Strona:Maria Rodziewiczówna - Klejnot.djvu/214

Z Wikiźródeł, wolnej biblioteki
Ta strona została skorygowana.

ten dobra nie znał, kto was stroskał, panie-sokole! A u nas wieczorem bez was, jak ta ruta pod śniegiem! I u nas troska! Słyszeli wy?
— Nie; może Ihnata do wojska wzięli?
— Gorzéj! Słychać, że ten się w okolicy pojawił.
— Kto?
— A ów-że, mój tatko nieszczęsny!
— Nie może być! Uwolnili go?
— Nie, uciekł! Gadają, co u Makarewiczów w Dubinkach się pokazał i po lasach się włóczy. Baba z tego i choruje. Mój Boże, jak on tu kiedy przyjdzie!
— Nie ośmieli się złego uczynić. Zresztą was tyle ludzi: nie dacie baby!
— To pewnie! Ihnat i Maksym wartują nocami w jéj chacie i do Ułasa baba chodziła.
— A cóż Ułas pomoże?
— On wszystko wié.
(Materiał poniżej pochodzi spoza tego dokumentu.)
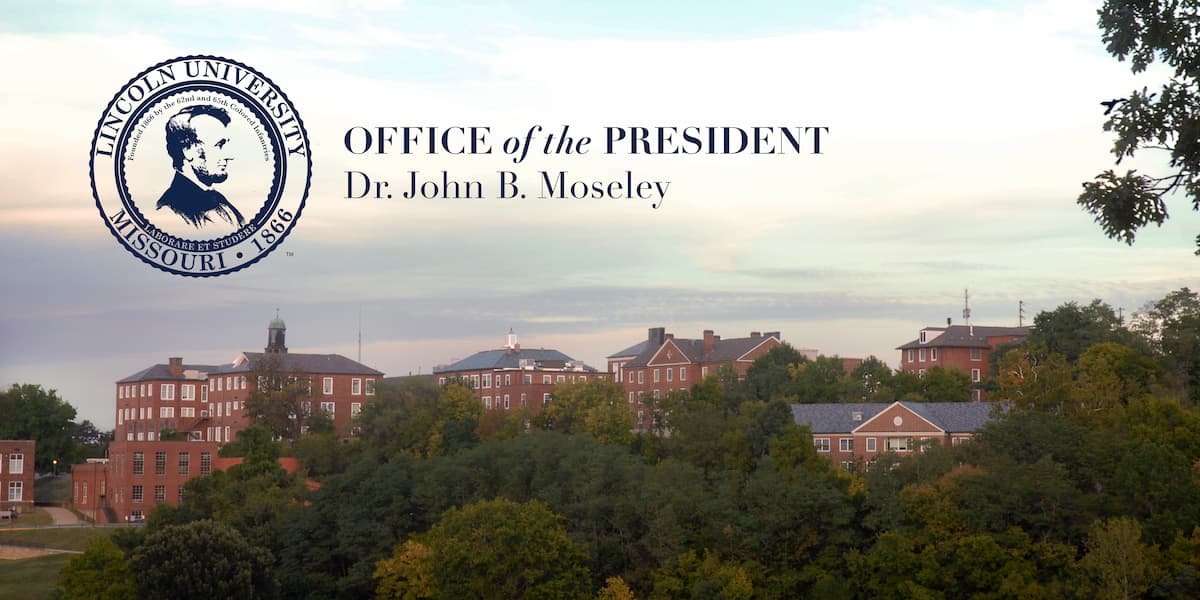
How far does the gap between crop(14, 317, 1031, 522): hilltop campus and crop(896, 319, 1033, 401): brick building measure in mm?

Powiedział, że jéj krzywda się nie stanie, ale grosze kazał schować.
— To pewne, że na pieniądze najłacniéj się ułakomi. A ty się jego nie lękasz?
— Nie! Ja-bym chciała go zobaczyć! Może nieszczęsny. Ja-bym jego stała prosić o babę.
Przeszli podwórze i w głębi weszli do małéj staréj chatki, w któréj mieszkała sama baba i złożone były skarby całéj rodziny.
— Kto tam? — spytała przeze drzwi stara.
— Pan komisarz do was! — odparła Tekla.